Germans don't like being in debt and don't like their governments endlessly piling up debt, either. Isn't there some other way of dealing with the aftermath of a bubble?
Yes, there is. But you need an additional tool to prevent deflation in the face of general deleveraging. You have to allow the central bank to give carefully calibrated amounts of debt-free money to governments to spend into circulation.
But Eurozone rules prohibit central bank funding of governments.
Yes. The prohibition was put in place at the Bundesbank's insistence, because of a fear that if any monetary financing of deficits were allowed, governments would get carried away, print far too much money and create hyperinflation.
Now, a medicine can be a cure in small doses, yet be a dangerous poison in high doses. But does it therefore make sense to forbid that medicine from being used at all? No. What you need is sensible rules about dosages and procedures for carefully monitoring how the patient responds to them - and a qualified doctor who administers and adjusts dosages based on the observed results.
The ECB's balance sheet could be used to end the eurozone crisis. The way forward is to set clear rules in advance, defining under what conditions, how and to what extent financing of eurozone government deficits with sovereign ECB money would be allowed.
The rules should leave decisions about how much monetary stimulus the ECB provides entirely up to the ECB. The central bank would retain its policy independence. We'd merely be giving it a new tool to improve its ability to manage monetary aggregates and prevent depressions.
Sometimes central banks face the opposite challenge - inflation, not deflation. Does the ECB need additional tools to take money back out of circulation when the economy is overheating?
The ECB has a large stock of sovereign bonds on its balance sheet. When it sells bonds back into financial markets, reserves are moved from investors' balance sheets onto the ECB's. That's a basic tool the ECB already has.
Alternatively, the central bank could impose reserve ratios on banks - the amount of central bank reserve money they need to hold as a proportion of their loan book - and it could increase the required ratio when the economy is heating up, to constrain commercial banks' ability to make new loans.

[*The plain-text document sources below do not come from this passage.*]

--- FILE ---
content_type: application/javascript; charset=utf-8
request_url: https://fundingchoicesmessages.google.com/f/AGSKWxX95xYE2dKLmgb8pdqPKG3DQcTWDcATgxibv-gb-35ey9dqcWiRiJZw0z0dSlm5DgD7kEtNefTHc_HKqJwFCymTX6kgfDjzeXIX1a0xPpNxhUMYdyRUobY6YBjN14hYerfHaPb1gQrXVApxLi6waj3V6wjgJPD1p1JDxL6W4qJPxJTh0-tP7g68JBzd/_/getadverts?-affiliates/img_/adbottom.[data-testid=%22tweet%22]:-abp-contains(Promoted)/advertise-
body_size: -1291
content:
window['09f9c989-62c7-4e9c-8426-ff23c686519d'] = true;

One can imagine a variety of additional possible calibration mechanisms - ways to either increase or draw back money from circulation as needed - depending on the state of the economy. As long as the rules are clear and well designed, there's no risk that monetary financing of government deficits would get used to excess.

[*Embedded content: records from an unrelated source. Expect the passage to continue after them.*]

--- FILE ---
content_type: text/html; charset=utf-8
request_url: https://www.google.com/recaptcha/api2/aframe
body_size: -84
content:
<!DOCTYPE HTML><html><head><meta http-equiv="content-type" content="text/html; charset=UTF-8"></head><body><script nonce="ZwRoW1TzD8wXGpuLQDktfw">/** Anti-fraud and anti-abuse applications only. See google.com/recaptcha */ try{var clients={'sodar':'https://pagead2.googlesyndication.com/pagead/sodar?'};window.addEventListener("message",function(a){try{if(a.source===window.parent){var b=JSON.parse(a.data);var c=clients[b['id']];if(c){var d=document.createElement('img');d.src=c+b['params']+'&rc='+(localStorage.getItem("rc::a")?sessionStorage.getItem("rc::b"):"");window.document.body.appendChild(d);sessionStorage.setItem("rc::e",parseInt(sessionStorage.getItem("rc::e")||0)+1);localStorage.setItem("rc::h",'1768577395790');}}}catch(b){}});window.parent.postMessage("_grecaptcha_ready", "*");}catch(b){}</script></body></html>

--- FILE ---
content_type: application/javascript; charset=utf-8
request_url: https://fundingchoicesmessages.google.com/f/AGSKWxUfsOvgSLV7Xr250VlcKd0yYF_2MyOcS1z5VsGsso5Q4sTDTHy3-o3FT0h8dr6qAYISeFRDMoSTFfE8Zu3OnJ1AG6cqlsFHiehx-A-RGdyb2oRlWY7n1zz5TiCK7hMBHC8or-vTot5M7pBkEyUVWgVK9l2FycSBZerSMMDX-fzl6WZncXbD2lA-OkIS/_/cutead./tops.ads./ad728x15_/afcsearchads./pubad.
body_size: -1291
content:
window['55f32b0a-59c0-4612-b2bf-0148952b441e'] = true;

What we need right now is a injection of fiscal spending to increase investment and aggregate demand - and because governments feel constrained by their existing debt burdens, the best way forward is for the central bank to provide debt-free money to European fiscal agents to spend into the economy, money that needn't be paid back. That's the medicine the Eurozone needs at present to overcome its doldrums.
The Eurozone needs other medicines too - including structural reforms in various regions to improve competitiveness. But such reforms cannot restore growth by themselves, since they tend to put downward pressure on wages and hence on spending-power.
Robust demand has to be restored as well. That requires offsetting governments' and households' desire to deleverage, or reduce their net debt levels, with a source of debt-free money of similar or greater size. The ECB could provide that. Ironically, we currently have a rule against using precisely the medicine that could restore demand-led growth to the eurozone.
Lord Turner became head of the UK's FSA on September 20, 2008 - a week after Lehman Brothers went under - and steered the UK's main financial regulator through the ensuing five years of crisis and post-crisis management. Previously, he'd been a director, vice-chairman or chairman of a redoubtable list of private and public sector institutions and regulatory committees.